The code is modified from https://probablydance.com/2019/12/30/measuring-mutexes-spinlocks-and-how-bad-the-linux-scheduler-really-is/.

This lock is labeled by spinlock (amd) in the benchmark results.

pub struct RawSpinlock {
    locked: AtomicBool,
}

unsafe impl RawMutex for RawSpinlock {
    // ...

    fn lock(&self) {
        loop {
            let was_locked = self.locked.load(Ordering::Relaxed);
            if !was_locked
                && self
                    .locked
                    .compare_exchange_weak(was_locked, true, Ordering::Acquire, Ordering::Relaxed)
                    .is_ok()
            {
                break;
            }
            spin_loop()
        }
    }

    unsafe fn unlock(&self) {
        self.locked.store(false, Ordering::Release);
    }
}

Implementation of MCS lock

The code is modified from https://gitlab.com/numa-spinlock/numa-spinlock, which comes from https://sourceware.org/pipermail/libc-alpha/2019-January/100345.html.
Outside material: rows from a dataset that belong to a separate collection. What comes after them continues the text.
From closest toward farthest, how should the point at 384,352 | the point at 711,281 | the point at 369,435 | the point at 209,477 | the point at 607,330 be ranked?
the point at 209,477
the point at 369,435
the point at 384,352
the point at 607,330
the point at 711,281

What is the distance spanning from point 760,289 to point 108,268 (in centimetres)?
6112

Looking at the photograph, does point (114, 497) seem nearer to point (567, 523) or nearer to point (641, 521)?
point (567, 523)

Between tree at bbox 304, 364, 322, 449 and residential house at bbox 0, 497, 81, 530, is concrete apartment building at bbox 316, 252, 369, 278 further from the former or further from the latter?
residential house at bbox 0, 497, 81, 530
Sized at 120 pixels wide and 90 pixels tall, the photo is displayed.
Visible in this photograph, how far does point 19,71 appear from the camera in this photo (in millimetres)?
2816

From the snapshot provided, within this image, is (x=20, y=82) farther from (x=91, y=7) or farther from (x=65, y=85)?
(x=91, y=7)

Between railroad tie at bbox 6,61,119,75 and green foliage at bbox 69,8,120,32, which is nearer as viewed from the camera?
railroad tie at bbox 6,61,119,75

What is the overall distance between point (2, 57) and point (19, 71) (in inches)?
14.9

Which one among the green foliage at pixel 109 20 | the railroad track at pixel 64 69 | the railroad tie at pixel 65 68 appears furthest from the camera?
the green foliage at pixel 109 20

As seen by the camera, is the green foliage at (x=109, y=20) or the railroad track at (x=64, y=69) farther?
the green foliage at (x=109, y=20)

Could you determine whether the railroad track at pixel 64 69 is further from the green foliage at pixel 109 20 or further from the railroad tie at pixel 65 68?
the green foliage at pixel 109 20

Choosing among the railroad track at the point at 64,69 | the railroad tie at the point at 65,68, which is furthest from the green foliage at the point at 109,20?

This lock is labeled by spinlock (mcs) in the benchmark results.

struct Node {
    next: AtomicPtr<Self>,
    locked: AtomicBool,
}

#[thread_local]
static mut NODE: Node = Node {
    next: AtomicPtr::new(null_mut()),
    locked: AtomicBool::new(false),
};

pub struct RawSpinlock {
    tail: AtomicPtr<Node>,
}

unsafe impl RawMutex for RawSpinlock {
    // ...

    fn lock(&self) {
        unsafe {
            NODE.next = AtomicPtr::new(null_mut());
            NODE.locked = AtomicBool::new(false);
        }

        let node = unsafe { &mut NODE as *mut _ };
        let prev = self.tail.swap(node, Ordering::Acquire);

        if prev.is_null() {
            return;
        }

        unsafe { (*prev).next.store(node, Ordering::Relaxed) };
        while unsafe { !NODE.locked.load(Ordering::Acquire) } {
            spin_loop();
        }
    }

    unsafe fn unlock(&self) {
        let node = &mut NODE as *mut _;
        let mut next = NODE.next.load(Ordering::Relaxed);

        if next.is_null() {
            if self
                .tail
                .compare_exchange(node, null_mut(), Ordering::Release, Ordering::Relaxed)
                .is_ok()
            {
                return;
            }
            loop {
                next = NODE.next.load(Ordering::Relaxed);
                if !next.is_null() {
                    break;
                }
                spin_loop();
            }
        }

        unsafe { (*next).locked.store(true, Ordering::Release) };
    }
}

Benchmark results

My CPU is Ryzen 3700X. In the benchmark, I spawned 16 threads, all of them contending for 2 locks. Here's the result:

> cargo run --release -- 16 2 10000 100
Options {
    n_threads: 16,
    n_locks: 2,
    n_ops: 10000,
    n_rounds: 100,
}

spinlock (amd)       avg 6.242695ms   min 4.784792ms   max 10.356368ms
spinlock (mcs)       avg 19.968031ms  min 13.980298ms  max 60.338753ms

We can see that the MCS lock performed significantly worse than the simple spinlock.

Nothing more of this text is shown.